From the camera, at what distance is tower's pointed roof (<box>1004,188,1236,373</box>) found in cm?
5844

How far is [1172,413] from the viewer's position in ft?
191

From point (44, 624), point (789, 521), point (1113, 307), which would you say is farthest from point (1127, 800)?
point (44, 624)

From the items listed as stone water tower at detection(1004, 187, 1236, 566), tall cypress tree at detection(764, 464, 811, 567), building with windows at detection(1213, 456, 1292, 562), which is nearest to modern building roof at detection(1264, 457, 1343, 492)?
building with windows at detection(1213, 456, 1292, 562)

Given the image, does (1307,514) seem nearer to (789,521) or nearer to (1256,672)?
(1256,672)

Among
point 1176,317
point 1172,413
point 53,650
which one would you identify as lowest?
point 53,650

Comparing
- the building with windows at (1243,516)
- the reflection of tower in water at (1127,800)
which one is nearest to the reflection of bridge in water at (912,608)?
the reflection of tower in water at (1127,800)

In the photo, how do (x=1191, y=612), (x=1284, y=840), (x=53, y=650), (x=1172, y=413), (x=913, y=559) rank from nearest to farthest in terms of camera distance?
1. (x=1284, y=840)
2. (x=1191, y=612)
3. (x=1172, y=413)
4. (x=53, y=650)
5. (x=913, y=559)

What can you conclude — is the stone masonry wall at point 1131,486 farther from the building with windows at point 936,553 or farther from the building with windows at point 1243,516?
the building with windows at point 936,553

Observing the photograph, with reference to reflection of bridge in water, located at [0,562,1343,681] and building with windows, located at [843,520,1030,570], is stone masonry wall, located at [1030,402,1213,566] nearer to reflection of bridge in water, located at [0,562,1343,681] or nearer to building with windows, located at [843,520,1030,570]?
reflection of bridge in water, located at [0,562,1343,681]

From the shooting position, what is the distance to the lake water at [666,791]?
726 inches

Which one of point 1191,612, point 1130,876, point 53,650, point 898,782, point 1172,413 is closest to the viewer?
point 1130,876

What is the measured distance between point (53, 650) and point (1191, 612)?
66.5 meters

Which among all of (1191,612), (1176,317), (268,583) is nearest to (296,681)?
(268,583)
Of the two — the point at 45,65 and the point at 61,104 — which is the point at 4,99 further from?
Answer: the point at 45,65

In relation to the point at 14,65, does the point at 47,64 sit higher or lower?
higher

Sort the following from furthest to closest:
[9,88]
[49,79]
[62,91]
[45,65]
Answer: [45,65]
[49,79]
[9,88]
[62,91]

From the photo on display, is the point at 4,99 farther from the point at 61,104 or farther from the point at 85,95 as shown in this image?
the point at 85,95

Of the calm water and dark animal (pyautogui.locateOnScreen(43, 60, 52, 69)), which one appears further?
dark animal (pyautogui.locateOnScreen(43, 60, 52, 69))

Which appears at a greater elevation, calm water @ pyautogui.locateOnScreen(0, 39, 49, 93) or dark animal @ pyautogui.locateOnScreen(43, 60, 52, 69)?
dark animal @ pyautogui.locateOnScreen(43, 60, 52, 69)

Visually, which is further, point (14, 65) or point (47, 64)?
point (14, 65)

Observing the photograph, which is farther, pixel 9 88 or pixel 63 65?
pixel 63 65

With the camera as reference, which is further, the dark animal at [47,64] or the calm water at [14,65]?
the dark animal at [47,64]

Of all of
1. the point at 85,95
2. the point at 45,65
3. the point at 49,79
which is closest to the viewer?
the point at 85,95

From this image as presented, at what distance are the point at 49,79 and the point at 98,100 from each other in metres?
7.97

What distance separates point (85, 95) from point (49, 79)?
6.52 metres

------------

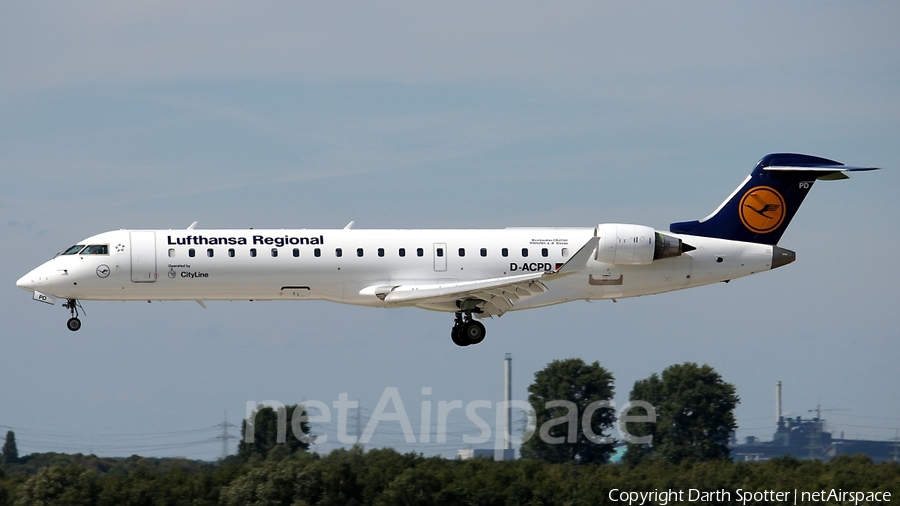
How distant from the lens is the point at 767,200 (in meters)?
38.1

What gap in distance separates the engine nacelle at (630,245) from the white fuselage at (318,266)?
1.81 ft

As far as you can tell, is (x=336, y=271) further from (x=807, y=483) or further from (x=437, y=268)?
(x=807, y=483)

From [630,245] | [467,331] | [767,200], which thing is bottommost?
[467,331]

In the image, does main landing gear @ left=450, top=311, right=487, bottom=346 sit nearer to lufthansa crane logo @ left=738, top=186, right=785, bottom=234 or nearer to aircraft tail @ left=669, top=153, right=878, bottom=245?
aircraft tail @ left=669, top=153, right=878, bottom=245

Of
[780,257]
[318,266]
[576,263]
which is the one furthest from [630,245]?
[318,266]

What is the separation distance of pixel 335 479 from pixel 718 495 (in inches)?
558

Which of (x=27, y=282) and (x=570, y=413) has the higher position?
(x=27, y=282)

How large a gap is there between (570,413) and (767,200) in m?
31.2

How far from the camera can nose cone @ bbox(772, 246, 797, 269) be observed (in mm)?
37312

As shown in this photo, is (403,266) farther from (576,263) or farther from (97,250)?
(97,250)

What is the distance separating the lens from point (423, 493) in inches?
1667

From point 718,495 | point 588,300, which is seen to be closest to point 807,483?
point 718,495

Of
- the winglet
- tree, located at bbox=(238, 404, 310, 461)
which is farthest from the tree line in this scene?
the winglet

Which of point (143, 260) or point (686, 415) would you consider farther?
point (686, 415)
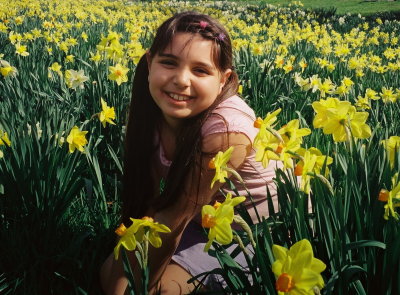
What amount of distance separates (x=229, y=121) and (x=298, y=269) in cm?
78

------------

**PROBLEM:** How many lines in the items above contain the string "tail" when case must match? Reply with the number only.

**THE RESPONSE:** 2